De basis van het genoom is een molecuul van desoxyribonucleïnezuur zijn bekend als DNA. Alle genomen ten minste twee soorten informatie: de gecodeerde informatie over de structuur van moleculen intermediair (de zogenaamde RNA) en eiwitten (deze zijn in genen), alsook instructies die het tijdstip en de plaats van weergave van deze informatie bij het ontwikkelen van een organisme te bepalen. Genen zelf bezetten een klein deel van het genoom, maar is zijn basis. De gegevens die de genen - een soort geleider voor de productie van eiwitten, de bouwstenen van ons lichaam.

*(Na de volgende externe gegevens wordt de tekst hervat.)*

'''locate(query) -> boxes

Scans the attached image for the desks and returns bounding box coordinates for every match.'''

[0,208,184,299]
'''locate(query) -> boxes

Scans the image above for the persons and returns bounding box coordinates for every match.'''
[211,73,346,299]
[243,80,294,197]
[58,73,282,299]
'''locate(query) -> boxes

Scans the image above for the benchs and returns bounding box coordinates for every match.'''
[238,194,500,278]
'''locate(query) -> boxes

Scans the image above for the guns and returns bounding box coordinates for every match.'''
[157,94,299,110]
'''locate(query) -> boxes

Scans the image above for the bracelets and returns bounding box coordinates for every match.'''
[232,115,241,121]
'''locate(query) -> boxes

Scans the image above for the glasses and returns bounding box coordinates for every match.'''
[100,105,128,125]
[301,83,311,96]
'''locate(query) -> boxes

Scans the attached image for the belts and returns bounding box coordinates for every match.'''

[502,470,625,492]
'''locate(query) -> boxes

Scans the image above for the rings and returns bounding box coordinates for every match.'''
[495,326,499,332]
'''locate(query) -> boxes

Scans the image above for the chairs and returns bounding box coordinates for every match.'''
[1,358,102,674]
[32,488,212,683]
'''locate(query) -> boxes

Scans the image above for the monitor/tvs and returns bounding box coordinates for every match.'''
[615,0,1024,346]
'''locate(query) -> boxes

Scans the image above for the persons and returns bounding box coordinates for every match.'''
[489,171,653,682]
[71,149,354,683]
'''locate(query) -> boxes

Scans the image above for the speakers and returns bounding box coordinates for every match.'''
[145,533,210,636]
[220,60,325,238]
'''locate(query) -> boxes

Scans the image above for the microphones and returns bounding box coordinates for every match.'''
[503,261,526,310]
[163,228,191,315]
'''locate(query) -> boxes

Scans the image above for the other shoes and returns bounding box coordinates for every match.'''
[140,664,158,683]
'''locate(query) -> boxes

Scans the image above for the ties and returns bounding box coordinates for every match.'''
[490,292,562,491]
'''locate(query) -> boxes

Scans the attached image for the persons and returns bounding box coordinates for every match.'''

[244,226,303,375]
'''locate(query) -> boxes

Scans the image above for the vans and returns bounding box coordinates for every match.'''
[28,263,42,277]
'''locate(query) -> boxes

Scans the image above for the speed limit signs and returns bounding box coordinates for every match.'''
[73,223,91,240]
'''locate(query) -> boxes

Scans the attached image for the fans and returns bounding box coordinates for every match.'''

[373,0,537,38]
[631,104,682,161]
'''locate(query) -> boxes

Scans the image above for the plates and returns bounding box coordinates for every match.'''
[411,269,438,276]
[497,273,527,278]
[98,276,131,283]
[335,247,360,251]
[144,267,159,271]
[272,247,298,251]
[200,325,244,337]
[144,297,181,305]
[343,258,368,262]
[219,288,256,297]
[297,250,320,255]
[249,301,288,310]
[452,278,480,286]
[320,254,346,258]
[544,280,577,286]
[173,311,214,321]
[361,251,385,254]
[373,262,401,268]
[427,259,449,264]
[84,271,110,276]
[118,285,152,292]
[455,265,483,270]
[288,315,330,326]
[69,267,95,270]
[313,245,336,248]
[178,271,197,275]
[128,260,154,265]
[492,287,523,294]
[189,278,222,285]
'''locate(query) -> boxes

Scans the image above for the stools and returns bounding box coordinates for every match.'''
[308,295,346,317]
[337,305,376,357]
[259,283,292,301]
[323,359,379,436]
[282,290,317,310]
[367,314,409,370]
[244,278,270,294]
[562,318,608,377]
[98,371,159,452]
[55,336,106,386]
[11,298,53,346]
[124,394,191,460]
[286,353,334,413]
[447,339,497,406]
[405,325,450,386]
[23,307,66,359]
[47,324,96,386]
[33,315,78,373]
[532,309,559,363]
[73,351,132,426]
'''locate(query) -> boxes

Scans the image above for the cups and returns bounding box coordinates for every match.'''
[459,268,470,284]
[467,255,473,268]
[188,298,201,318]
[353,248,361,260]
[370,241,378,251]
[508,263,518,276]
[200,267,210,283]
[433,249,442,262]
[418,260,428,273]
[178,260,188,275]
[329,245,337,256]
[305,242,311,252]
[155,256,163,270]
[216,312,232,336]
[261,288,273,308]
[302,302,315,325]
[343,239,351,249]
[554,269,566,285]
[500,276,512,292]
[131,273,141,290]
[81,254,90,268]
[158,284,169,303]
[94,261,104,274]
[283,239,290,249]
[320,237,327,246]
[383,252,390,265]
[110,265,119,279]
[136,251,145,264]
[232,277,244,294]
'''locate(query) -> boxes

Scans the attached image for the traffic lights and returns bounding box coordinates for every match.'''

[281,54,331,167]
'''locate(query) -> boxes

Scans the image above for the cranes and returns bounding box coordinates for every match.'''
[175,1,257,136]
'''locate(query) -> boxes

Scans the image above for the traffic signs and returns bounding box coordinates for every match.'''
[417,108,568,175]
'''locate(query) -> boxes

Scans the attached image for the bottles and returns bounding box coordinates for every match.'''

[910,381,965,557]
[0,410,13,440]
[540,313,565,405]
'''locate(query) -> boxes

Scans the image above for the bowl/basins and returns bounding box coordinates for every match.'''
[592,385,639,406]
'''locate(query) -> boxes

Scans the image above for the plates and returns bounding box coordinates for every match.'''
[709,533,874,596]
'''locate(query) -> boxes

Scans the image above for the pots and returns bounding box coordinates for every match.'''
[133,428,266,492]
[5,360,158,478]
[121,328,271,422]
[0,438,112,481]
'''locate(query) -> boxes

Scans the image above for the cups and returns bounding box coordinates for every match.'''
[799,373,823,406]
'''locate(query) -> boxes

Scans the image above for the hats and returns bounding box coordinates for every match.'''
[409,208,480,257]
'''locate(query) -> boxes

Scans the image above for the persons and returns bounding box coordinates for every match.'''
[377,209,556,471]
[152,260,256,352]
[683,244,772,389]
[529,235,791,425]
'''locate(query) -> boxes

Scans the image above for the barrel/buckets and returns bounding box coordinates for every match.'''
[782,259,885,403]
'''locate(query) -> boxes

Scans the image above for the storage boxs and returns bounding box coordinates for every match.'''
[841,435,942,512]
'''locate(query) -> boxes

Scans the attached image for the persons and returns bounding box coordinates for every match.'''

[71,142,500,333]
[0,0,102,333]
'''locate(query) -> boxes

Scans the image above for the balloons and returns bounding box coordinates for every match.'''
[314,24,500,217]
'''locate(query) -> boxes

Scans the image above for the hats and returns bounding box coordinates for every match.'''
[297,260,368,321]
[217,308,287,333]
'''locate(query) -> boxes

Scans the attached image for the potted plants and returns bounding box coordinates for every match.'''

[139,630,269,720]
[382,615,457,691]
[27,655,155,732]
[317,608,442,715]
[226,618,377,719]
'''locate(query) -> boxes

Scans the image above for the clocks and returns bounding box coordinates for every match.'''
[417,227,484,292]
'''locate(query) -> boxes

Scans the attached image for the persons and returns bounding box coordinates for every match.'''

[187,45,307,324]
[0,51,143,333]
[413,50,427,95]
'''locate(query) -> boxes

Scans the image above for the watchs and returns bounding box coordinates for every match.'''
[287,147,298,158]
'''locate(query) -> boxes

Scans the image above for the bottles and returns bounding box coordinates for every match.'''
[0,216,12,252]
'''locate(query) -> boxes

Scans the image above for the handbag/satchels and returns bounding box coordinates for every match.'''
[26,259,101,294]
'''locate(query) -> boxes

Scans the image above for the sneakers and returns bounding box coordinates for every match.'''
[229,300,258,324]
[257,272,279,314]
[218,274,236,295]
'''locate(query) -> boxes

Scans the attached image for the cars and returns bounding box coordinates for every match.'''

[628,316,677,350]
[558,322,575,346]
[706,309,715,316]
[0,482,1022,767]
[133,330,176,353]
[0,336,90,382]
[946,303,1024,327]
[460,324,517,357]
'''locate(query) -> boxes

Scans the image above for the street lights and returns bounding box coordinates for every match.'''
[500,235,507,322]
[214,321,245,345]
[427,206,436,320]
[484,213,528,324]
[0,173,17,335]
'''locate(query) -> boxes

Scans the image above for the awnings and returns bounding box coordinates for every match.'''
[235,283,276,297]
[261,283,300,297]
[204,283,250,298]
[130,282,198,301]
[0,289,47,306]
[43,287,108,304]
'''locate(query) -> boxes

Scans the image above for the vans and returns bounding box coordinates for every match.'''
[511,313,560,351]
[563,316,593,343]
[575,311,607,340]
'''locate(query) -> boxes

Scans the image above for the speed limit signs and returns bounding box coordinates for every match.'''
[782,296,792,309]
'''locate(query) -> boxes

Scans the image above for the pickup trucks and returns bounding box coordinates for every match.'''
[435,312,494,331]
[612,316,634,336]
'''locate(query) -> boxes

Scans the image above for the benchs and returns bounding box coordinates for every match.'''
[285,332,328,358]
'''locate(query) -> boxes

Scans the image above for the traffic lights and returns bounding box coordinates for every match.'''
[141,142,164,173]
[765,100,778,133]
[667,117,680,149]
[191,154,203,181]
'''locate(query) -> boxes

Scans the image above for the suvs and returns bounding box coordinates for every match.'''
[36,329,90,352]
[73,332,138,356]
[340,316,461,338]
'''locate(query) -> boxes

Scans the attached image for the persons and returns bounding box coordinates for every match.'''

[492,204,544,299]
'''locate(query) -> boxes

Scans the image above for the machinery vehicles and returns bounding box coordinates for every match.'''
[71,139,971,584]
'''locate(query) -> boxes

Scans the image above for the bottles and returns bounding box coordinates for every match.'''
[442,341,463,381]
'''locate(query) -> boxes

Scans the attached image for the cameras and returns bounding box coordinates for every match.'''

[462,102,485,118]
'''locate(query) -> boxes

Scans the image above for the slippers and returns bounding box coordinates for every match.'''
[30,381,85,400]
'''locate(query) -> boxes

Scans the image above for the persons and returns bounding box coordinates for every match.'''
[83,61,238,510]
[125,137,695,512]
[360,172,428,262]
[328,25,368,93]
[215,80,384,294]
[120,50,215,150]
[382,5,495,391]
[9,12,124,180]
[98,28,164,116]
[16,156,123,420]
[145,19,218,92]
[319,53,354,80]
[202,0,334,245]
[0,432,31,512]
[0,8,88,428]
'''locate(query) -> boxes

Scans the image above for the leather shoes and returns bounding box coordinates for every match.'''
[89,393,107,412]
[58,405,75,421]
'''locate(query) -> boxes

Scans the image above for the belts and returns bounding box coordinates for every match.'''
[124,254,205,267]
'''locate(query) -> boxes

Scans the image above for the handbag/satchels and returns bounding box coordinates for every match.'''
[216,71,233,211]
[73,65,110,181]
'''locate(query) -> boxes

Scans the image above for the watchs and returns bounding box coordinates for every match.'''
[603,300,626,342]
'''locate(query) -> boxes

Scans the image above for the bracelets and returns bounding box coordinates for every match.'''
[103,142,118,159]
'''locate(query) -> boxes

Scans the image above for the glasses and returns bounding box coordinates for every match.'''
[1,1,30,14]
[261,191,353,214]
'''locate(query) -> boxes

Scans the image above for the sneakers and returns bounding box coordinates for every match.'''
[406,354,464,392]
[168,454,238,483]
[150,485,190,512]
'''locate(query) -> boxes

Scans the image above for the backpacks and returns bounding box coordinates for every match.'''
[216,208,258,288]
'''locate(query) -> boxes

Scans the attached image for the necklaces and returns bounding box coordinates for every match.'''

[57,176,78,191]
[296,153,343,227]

Voor een volledige karakterisering van het genoom geïncorporeerd onvoldoende aanwezige informatie over de structuur van de eiwitten. Meer informatie wenst over de elementen van de genetische inrichting die deelnemen aan de werkzaamheden van genen reguleren hun expressie in verschillende ontwikkelingsstadia en in verschillende situaties.

Maar zelfs dit is niet genoeg voor een volledige bepaling van het genoom. Want in het zijn er ook elementen die bijdragen aan de self-voortplanting (replicatie), compact pakket DNA in de celkern, en zelfs sommige nog vreemde gebieden, ook wel "egoïstisch" (dat wil zeggen, al was het maar voor de medewerkers zelf). Om al deze redenen, op het moment dat het gaat om het genoom, meestal rekening met de totaliteit van de DNA-sequenties in de chromosomen van de celkernen van een bepaald soort organismen, waaronder natuurlijk, en genen.

De omvang en structuur van het genoom

Het is logisch om te veronderstellen dat het gen, gen, chromosoom is verschillend in verschillende vertegenwoordigers van het leven op aarde. Ze kunnen zo oneindig klein en groot zijn en een miljarden paren van genen bevatten. Structuur van het gen zal ook afhangen van de vraag of u onderzoeken waarvan het genoom.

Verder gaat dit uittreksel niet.